From the depot he went straight to The Hermitage. The hotel porters, in blue blouses and uniform caps, carried his things into the vestibule. Following them, he too entered, arm in arm with his wife; both smartly attired, imposing, but he just simply magnificent, in his wide, bell-shaped English overcoat, in a new broad-brimmed panama, holding negligently in his hand a small cane with a silver handle in the form of a naked woman.

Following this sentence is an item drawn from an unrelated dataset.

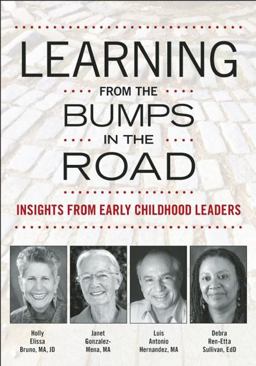 Learning from the Bumps in the Road Insights from Early Childhood Leaders  9781605542065 Front Cover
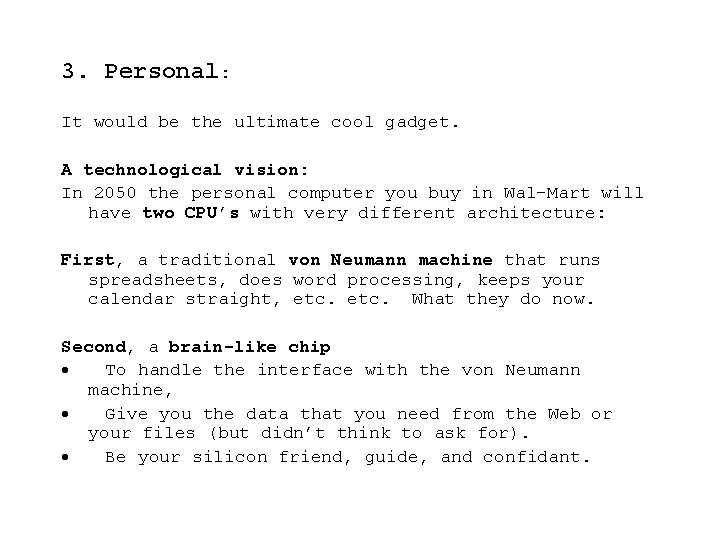 3. Personal: It would be the ultimate cool gadget. A technological vision: In 2050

“You ain’t supposed to be here without a permit for your residence,” said an enormous, stout doorkeeper, looking down upon him from above and preserving on his face a sleepy and immovably-frigid expression.
“Ach, Zachar! Again ‘you ain’t supposed to!’” merrily exclaimed Horizon, and patted the giant on his shoulder. “What does it mean, ‘you ain’t supposed to’? Every time you shove this same ’you ain’t supposed to’ at me. I must be here for three days in all. Soon as I conclude the rent agreement with Count Ipatiev, right away I go away. God be with you! Live even all by yourself in all your rooms. But you just give a look, Zachar, what a toy I brought you from Odessa! You’ll be just tickled with it!”